▶ AIM OF THE TASK
Reproduce the whole listing word for word. Leave every image out.

▶ SOURCE DATA
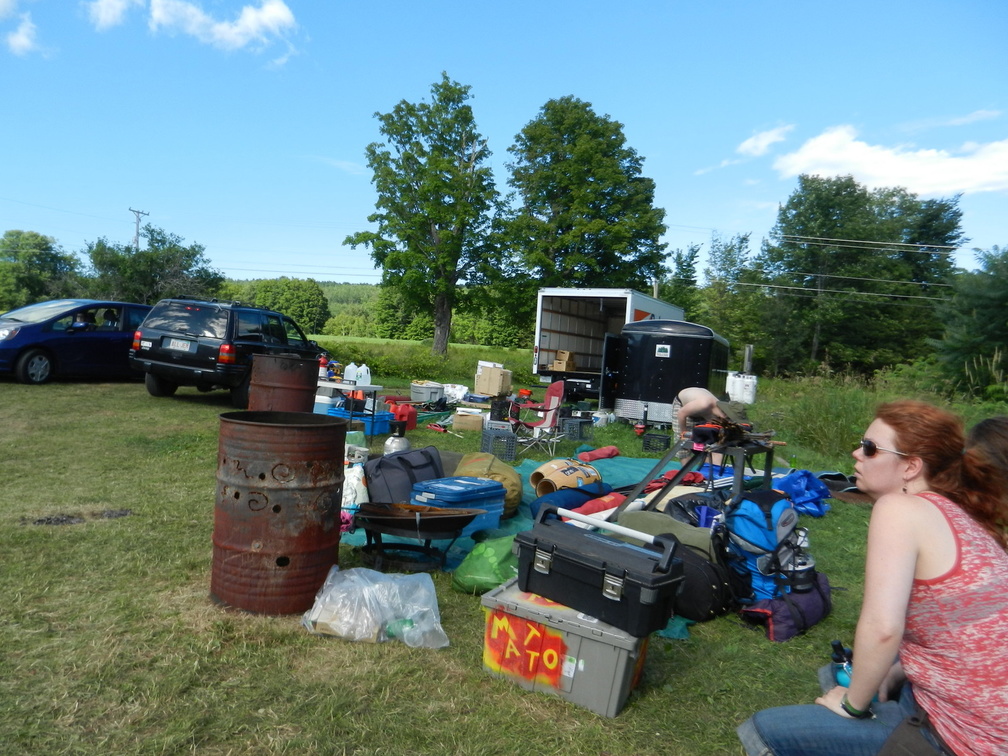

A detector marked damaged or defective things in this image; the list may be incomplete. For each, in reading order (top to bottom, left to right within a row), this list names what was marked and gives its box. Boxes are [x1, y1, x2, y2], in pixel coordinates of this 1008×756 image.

rusty metal barrel [247, 354, 318, 415]
rusted barrel with holes [247, 354, 318, 415]
rusty metal barrel [211, 409, 346, 616]
rusted barrel with holes [211, 415, 346, 616]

▶ ANSWER AREA
A detector marked damaged or defective things in this image; the list may be incomplete. For each, in reading order (top to bottom, left to right within a row), this list names what was marked and gives its box. Boxes are [x1, y1, x2, y2], in pixel coordinates of this 1008×756 image.

rusty metal barrel [247, 354, 318, 415]
rusted barrel with holes [247, 354, 318, 415]
rusty metal barrel [211, 409, 346, 616]
rusted barrel with holes [211, 415, 346, 616]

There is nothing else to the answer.